一見すると何の変哲もないスープカレー。だが、箸が添えられている。トッピングされた色とりどりの野菜をかき分けると、スープの中から「それ」は現れた。
「昔からお客さんを招く際は、必ずきりたんぽを振る舞ってきた。きりたんぽは、私たちの心からの『おもてなし』なんです」。秋田県鹿角市出身のオーナー、柳舘誠さん(64)が熱弁を振るう。郷土の味への「愛」が伝わってきた。
でもなぜ、スープカレーにきりたんぽ? 最初は半信半疑でも、その相性の良さに驚くこと間違いない。ココナツミルクや自家製山ブドウジャムを入れて煮込んだスープは甘辛くまろやかで、きりたんぽのもちもちとした食感と抜群に合う。カボチャ、ピーマン、ゴボウなどの野菜が脇を固める。
柳舘さんは18歳で鹿角市を管轄する国鉄盛岡鉄道管理局に就職。その後も岩手県内を転々とし、JRの保線業務に携わった。
「自分は山育ち。第二の人生は自然の中でのんびりしたい」と2012年に早期退職。同郷の妻・良子さん(63)と雫石で山ブドウの栽培を始めた。無農薬栽培にこだわり、虫や霜の被害と格闘しながら、4年かけて実らせた時は「本当にうれしかった」と話す。
5年前、自慢の山ブドウをお客さんに振る舞いたいと、畑の隣にカフェをオープン。当初はスープカレー、きりたんぽ、山ブドウを使ったスイーツを別々に提供していた。しかし、思うように客が集まらず、思い切って融合させたところ、たちまち評判になった。
山ブドウは毎年9月に収穫し、アクセントとして様々な料理に使用。きりたんぽの原料のあきたこまちは、故郷から仕入れ、つきたてを提供する。「今でも心の古里は秋田。思い出の味を『おいしい』と言ってもらえるのは幸せ」。窓の外に広がる県境の山々を見つめ、柳舘さんは目を細めた。

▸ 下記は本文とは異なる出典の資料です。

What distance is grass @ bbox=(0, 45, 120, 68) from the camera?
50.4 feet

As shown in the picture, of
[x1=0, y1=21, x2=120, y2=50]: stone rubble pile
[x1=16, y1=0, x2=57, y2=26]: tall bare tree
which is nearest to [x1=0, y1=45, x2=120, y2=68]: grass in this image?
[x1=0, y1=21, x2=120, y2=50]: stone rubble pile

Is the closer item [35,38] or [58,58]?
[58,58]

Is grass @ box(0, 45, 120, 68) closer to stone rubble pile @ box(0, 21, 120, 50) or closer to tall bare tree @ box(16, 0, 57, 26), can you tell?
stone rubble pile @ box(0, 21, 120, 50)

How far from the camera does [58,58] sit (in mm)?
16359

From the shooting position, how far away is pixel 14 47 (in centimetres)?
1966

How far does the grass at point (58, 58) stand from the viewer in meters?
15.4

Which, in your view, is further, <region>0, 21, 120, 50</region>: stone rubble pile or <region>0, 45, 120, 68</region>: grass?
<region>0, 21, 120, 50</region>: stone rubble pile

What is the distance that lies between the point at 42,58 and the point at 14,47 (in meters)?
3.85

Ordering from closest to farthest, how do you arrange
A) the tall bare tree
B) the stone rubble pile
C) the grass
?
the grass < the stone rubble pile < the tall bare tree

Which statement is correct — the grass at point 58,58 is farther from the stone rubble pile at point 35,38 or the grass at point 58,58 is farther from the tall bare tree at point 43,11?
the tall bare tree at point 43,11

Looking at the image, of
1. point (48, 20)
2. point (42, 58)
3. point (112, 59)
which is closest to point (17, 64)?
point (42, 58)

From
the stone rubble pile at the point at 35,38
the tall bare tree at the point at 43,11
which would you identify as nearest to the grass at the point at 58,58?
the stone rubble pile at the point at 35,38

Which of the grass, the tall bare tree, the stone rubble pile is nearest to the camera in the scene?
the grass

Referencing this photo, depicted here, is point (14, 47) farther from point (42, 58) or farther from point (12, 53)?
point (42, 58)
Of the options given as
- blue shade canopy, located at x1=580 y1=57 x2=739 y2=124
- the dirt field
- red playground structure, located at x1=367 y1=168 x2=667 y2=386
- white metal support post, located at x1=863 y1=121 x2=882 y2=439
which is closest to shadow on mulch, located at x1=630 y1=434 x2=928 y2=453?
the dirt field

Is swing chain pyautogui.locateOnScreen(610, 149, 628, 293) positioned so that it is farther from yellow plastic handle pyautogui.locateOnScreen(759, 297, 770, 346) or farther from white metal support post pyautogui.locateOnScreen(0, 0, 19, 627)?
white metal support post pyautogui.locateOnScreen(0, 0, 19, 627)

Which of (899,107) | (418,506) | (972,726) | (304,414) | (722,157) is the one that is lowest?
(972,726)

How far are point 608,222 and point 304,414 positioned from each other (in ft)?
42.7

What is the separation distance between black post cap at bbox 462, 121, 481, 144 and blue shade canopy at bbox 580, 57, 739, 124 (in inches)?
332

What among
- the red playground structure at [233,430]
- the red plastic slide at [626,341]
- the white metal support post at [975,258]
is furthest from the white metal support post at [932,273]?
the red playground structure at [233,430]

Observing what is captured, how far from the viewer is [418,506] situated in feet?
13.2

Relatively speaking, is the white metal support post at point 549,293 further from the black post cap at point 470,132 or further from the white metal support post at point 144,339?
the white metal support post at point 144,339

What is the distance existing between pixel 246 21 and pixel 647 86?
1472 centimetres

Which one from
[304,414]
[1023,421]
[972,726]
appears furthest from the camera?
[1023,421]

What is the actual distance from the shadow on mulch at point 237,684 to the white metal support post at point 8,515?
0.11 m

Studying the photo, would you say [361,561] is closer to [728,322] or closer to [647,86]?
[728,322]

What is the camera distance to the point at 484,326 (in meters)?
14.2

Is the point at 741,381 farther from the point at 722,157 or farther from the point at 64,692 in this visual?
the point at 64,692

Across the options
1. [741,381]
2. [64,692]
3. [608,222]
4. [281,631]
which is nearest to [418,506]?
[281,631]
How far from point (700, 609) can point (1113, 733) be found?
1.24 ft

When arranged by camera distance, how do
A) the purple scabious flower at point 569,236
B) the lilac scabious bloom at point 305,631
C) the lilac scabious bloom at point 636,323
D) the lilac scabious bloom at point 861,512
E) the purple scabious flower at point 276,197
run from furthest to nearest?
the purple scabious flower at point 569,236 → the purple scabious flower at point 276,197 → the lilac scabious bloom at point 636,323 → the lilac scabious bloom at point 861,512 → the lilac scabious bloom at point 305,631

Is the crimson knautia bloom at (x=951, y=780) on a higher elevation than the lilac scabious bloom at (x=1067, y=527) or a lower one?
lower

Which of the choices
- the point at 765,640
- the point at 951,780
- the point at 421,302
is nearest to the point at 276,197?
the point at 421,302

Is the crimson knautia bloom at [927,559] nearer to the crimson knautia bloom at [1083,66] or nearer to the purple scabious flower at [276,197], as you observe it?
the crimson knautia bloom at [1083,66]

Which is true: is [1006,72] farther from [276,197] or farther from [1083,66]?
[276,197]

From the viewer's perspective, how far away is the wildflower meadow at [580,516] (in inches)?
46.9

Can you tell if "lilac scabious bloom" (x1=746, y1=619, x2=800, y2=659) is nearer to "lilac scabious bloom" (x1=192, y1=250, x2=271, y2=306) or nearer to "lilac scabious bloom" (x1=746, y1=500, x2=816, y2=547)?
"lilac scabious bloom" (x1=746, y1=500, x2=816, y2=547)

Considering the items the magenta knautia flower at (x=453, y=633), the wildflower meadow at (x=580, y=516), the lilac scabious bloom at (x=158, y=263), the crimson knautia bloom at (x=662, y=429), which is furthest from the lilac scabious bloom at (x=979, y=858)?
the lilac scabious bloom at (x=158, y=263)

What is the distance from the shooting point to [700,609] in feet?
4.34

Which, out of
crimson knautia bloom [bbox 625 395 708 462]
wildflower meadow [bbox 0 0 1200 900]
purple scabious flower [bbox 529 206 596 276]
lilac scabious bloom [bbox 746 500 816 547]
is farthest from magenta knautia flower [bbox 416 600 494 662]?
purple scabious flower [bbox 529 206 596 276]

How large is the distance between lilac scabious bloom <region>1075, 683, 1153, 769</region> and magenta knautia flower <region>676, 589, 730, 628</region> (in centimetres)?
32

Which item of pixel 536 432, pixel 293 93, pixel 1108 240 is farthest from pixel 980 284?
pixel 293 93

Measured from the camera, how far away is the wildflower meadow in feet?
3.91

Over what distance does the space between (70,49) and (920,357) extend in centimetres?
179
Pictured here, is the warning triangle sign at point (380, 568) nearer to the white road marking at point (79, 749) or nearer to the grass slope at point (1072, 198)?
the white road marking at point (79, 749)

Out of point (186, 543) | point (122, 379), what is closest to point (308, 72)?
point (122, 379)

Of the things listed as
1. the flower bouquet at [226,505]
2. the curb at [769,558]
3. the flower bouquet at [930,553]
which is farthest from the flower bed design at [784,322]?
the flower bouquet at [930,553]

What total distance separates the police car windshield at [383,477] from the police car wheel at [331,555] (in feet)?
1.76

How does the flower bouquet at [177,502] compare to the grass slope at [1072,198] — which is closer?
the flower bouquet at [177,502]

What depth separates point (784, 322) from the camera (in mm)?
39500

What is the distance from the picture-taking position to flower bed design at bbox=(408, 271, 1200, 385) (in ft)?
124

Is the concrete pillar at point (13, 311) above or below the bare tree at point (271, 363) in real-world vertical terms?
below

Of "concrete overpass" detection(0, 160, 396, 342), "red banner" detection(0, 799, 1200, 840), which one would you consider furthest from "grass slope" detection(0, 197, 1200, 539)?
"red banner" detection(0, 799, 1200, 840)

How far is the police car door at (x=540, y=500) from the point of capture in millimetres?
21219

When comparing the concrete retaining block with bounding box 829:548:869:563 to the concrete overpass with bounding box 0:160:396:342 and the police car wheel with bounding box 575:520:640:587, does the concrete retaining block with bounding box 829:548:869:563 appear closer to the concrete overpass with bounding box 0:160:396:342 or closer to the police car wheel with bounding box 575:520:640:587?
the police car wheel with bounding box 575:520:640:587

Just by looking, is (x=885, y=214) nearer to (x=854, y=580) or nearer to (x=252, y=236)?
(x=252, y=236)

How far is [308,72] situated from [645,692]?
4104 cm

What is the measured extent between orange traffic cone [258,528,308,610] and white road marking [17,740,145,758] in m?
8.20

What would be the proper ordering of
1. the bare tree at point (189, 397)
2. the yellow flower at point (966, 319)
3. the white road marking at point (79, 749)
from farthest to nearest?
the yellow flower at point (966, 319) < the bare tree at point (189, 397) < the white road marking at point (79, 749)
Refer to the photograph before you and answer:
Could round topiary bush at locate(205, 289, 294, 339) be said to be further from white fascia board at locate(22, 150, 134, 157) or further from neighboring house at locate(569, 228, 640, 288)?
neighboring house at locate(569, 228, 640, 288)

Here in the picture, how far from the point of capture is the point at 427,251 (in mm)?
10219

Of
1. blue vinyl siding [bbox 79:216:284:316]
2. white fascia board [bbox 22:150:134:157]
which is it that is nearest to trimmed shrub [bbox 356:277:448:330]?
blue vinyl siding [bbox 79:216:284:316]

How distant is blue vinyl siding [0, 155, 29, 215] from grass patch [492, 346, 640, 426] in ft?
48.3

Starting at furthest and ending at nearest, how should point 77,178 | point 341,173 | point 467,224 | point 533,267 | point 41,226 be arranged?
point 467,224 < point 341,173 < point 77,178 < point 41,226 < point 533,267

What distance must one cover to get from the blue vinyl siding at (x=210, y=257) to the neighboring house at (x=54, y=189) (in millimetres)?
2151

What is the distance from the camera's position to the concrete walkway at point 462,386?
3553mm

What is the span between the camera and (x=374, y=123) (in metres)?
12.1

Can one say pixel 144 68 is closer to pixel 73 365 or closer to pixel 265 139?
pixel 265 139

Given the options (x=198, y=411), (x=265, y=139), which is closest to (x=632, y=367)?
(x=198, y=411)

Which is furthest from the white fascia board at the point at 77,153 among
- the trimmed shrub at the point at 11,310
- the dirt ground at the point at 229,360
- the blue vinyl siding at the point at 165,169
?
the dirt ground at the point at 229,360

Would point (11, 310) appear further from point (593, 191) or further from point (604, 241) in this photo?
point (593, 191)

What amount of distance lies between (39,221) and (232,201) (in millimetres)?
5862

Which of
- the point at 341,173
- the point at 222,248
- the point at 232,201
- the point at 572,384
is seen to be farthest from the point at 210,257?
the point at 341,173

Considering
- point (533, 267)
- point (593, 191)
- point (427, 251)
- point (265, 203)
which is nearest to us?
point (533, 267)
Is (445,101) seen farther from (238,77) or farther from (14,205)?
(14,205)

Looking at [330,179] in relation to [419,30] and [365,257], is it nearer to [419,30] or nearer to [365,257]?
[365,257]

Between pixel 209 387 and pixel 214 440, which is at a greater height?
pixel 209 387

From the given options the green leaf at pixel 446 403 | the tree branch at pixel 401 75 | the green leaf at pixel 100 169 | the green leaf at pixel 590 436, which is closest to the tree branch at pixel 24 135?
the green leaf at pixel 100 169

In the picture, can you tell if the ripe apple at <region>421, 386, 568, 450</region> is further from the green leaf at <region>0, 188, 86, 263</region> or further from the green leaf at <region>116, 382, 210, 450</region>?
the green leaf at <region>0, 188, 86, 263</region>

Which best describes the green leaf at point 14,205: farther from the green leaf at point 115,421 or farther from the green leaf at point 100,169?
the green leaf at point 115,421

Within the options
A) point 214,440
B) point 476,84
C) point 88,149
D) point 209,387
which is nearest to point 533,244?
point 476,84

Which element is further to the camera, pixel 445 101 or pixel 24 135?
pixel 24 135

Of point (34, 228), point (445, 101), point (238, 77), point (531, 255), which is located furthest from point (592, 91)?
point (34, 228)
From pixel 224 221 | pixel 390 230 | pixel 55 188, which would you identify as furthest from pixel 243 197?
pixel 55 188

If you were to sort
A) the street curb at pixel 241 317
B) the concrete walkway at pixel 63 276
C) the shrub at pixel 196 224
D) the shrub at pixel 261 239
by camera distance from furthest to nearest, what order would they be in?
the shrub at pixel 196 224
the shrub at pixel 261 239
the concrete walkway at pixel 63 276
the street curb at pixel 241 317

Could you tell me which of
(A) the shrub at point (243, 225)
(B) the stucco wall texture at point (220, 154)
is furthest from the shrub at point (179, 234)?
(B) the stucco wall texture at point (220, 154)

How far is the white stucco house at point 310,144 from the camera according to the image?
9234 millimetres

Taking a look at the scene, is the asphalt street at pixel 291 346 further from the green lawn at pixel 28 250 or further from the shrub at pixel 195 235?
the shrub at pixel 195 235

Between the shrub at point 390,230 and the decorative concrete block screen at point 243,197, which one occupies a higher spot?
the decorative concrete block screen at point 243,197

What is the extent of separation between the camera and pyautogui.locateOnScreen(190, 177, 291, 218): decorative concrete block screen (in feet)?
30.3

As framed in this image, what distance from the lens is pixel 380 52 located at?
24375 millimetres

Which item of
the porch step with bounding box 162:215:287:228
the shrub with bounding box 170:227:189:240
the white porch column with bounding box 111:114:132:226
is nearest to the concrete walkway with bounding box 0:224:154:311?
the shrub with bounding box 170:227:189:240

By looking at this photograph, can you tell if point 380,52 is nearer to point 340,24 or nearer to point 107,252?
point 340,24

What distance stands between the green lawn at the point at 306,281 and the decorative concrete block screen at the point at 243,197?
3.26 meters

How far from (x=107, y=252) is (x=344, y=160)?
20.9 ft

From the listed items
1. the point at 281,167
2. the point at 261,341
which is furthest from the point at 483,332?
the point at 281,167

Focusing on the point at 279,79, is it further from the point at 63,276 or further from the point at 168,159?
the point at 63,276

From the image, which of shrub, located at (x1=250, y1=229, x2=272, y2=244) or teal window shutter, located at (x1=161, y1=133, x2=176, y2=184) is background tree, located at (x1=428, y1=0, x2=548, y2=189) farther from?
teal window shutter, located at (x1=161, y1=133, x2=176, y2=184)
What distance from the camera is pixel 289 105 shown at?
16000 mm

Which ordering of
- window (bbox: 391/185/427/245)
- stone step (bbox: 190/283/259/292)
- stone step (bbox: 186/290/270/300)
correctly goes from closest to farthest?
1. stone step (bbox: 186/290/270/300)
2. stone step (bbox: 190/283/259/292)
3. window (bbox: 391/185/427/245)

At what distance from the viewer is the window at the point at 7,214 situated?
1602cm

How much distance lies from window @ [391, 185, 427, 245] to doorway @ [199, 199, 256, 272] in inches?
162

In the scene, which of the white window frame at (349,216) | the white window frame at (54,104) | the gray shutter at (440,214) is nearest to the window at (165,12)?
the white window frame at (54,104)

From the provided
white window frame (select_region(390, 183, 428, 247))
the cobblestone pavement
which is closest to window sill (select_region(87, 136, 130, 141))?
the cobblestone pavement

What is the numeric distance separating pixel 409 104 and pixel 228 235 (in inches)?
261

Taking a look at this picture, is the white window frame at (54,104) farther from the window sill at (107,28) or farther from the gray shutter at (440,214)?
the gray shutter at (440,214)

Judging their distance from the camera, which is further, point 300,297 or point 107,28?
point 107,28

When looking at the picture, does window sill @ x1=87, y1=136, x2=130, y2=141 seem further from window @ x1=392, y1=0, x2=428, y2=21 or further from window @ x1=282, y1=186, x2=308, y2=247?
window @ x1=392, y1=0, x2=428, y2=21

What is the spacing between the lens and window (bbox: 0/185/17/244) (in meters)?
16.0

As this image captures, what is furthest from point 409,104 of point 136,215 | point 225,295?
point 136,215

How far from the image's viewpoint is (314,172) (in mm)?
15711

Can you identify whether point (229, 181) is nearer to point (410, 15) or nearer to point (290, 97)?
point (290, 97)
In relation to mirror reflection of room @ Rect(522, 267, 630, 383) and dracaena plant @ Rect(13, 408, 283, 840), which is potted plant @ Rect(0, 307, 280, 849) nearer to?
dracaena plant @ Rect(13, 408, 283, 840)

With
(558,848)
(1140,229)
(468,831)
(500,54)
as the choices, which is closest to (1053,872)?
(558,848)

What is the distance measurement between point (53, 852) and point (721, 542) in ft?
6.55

開店と同時に、次々と客が来店する。8~9割が若者だ。その秘密は、柳舘さんの娘・真理さん(34)が考案するメニューにある。1日限定5食の「農園栗のモンブランパフェ」など、インスタ映えするスイーツが受け、小岩井農場を観光した人たちなどが訪れる。
記者は今年9月、登山帰りに立ち寄り、スープカレーに癒やされた。今回、取材で再訪すると、柳舘さんは「ああ、あの時の」と覚えていてくれた。そんな客を大事にする店主の人柄も、店の人気を支えている。
「秋野菜のきりたんぽ山ぶどうスープカレー」は税込み1265円で、野菜は季節によって変わる。「農園栗のモンブランパフェ」は同1280円。自家製の「山ぶどうジュース」は同440円で、アイスとホットから選べる。
住所は雫石町長山堀切野8の52。駐車場あり。営業は午前11時から、午後5時ラストオーダー。木・金曜定休。問い合わせは090・2020・5747へ。